▶ **CONSIGNES**:
**a.** Recopiez, dans l'article sur la santé mentale des jeunes, le passage qui va de « Se pencher sur » jusqu'à « charge médicale rigoureuse. ».
**b.** Reprenez l'article sur la santé mentale des jeunes à l'endroit où il s'arrête, puis poursuivez-le.

▶ **EXTRAIT DE PAGE**:
▬▬▬▬▬▬▬▬▬▬
Se pencher sur les problématiques liées à la santé mentale, est-ce d’actualité ? Si l’on en croit les chiffres du ministère de la Santé et de la Prévention, la réponse est claire : oui. Avec 13 millions de Français(es) touché(e)s par la maladie mentale et les troubles psychiques, le sujet s’impose comme un enjeu sociétal majeur. Et les jeunes Strasbourgeois(es) dans tout ça ? Loin de chercher à dresser un tableau exhaustif, on a recueilli les témoignages de personnes concerné(e)s.
Santé publique France dresse un constat clair : celui d’une hausse des épisodes dépressifs dans le pays, touchant principalement les jeunes adultes. La dépression est un des troubles les plus répandus et demande une prise en charge médicale rigoureuse.
Elle n’est toutefois pas le seul mal qui touche la jeunesse. Qu’il s’agisse de petites déprimes, d’anxiété, de problèmes de sommeil ou encore de burn out, on va s’intéresser ici à des troubles divers et variés – qui, on le rappelle, ne peuvent être définis que par un(e) professionnel(le) de santé.
D’ailleurs, il y a quelque temps, on vous a demandé si vous étiez concerné(e)s par ces sujets. Et plusieurs témoignages nous sont parvenus. Ils évoquent la crise du Covid, l’évolution de la vision sur la vie pro, l’actualité anxiogène, les comportements à risque…
Et si vous avez la flemme de lire ce qui suit mais que vous avez besoin d’une aide, direction la fin de cet article pour trouver plusieurs contacts qui peuvent s’avérer utiles !
« Mon corps m'avait complètement lâchée »
Julie* gère une petite entreprise locale. Début de la trentaine, énergique et sensibilisée à ces problématiques, elle ne s’attendait pas à y être confrontée. Et pourtant. L’entreprise grandit vite, Julie prend rapidement des responsabilités et se démène en cumulant plusieurs casquettes.
Elle décrit une sorte de frénésie qui, lorsqu’elle se calme à l’occasion de ses premières vacances depuis des lustres, lui coupe brutalement les jambes : « J’ai fini hospitalisée dans un pays étranger, mon corps m’avait complètement lâchée. »
Burn out, parfois à répétition, épisodes dépressifs, anxiété… les souffrances psychiques liées au travail sont des problématiques qui ne restent pas au bureau. Anna évoque ainsi les oublis répétés, la fatigue, une remise en question constante sur plusieurs choses. Yanis constate des troubles du sommeil, des crises d’angoisse à répétition : « Très vite, je réalise que quelque chose ne va pas, sans que je n’arrive à l’identifier. »
Quant à elle, Julia nous cite pêle-mêle insécurité, crainte de ne pas s’insérer dans la vie pro au terme de ses études, mais aussi la violence et l’horreur de l’actu sur la scène internationale. Ce dernier point est relevé à plusieurs reprises parmi les témoignages !
▬▬▬▬▬▬▬▬▬▬
Enregistrements issus d'une collecte de données
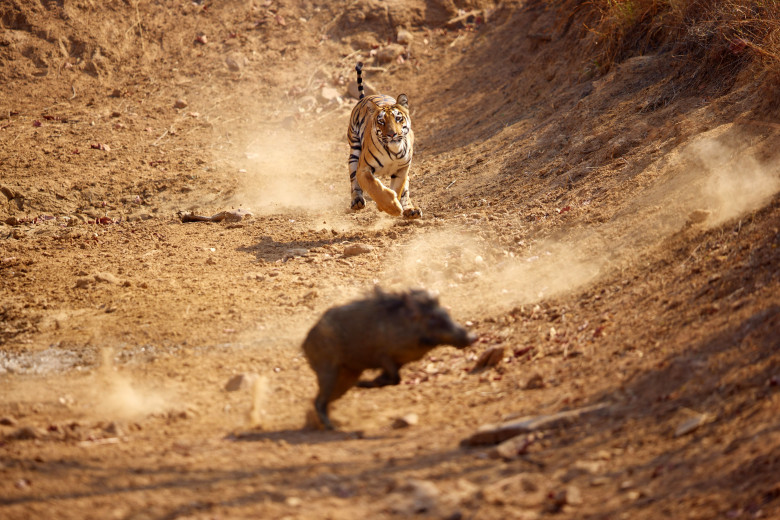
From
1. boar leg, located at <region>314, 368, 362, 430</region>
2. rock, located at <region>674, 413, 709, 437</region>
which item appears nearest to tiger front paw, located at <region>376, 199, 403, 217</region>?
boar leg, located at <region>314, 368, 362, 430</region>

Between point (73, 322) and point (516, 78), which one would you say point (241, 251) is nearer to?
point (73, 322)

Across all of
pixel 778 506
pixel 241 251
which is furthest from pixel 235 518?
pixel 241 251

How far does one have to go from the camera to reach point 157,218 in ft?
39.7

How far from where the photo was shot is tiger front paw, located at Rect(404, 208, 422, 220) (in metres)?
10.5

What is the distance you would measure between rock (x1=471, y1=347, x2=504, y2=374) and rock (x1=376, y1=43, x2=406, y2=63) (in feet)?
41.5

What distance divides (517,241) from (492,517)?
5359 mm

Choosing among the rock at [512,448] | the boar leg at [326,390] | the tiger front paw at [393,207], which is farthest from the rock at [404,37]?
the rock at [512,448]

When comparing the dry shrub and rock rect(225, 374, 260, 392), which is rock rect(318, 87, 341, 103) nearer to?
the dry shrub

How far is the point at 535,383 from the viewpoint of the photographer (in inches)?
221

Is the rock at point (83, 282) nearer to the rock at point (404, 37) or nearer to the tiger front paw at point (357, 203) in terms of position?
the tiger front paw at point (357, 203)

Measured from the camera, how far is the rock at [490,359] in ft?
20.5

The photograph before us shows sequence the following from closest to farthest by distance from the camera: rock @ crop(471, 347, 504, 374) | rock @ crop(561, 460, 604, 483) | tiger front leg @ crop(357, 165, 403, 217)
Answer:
▬▬▬▬▬▬▬▬▬▬
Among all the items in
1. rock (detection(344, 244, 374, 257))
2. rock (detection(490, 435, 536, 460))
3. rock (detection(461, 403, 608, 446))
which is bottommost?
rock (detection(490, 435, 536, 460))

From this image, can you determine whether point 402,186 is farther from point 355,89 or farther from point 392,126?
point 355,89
▬▬▬▬▬▬▬▬▬▬
▶ **RÉPONSES PAR CONSIGNE**:
**a.**
Se pencher sur les problématiques liées à la santé mentale, est-ce d’actualité ? Si l’on en croit les chiffres du ministère de la Santé et de la Prévention, la réponse est claire : oui. Avec 13 millions de Français(es) touché(e)s par la maladie mentale et les troubles psychiques, le sujet s’impose comme un enjeu sociétal majeur. Et les jeunes Strasbourgeois(es) dans tout ça ? Loin de chercher à dresser un tableau exhaustif, on a recueilli les témoignages de personnes concerné(e)s.
Santé publique France dresse un constat clair : celui d’une hausse des épisodes dépressifs dans le pays, touchant principalement les jeunes adultes. La dépression est un des troubles les plus répandus et demande une prise en charge médicale rigoureuse.

**b.**
Fin du télétravail : ces Strasbourgeois qui ne veulent pas retourner au bureau
On l’a dit, au vu des chiffres, ce sont les jeunes qui sont principalement touché(e)s. Au Centre d’accueil médico-psychologique universitaire de Strasbourg (CAMUS), le nombre de consultations auprès des psychologues a pratiquement doublé entre 2020 et 2023. Un chiffre principalement dû à l’augmentation des possibilités de prises en charge.
Le docteur Aude Rochoux est directrice du Service de santé étudiante (SSE). Elle témoigne de la diversité de ce qui amène les étudiant(e)s à franchir la porte de son service ou du CAMUS : « Ce que l’on voit le plus, c’est le stress, l’anxiété. Mais on a aussi des épisodes dépressifs, des troubles du comportement, parfois liés à des conduites addictives, des problèmes d’adaptation à l’université, des troubles du comportement alimentaire ou du sommeil. »
Pour expliquer l’augmentation de ces épisodes, le Dr Rochoux reste prudente mais évoque des pistes de réponse : « Le Covid a perturbé tout le monde et on est de plus en plus dans une société anxiogène. On n’est pas tous égaux face au stress. »
Elle évoque aussi les facteurs économiques avec l’augmentation de la précarité, source d’anxiété et de plusieurs dépressions ; ainsi que l’augmentation des cumuls emplois/études qui peut aussi conduire à ces problématiques.
Par ailleurs, à Strasbourg, une enquête réalisée entre 2020 et 2021 a dressé le constat d’une augmentation des conduites addictives. « Là encore, on se heurte aux différences de chacun : certains ne deviendront jamais addict’ et d’autres peuvent faire une bouffée délirante avec un pétard. »
Le Covid a été vécu différemment selon les étudiants. Il a pu créer des situations financières complexes dans les familles […]. De façon générale, la société est anxiogène. Nous on ne se posait pas de question. C’est souvent l’avenir qui pose problème.
« Ce n’est pas évident de trouver la bonne thérapeute »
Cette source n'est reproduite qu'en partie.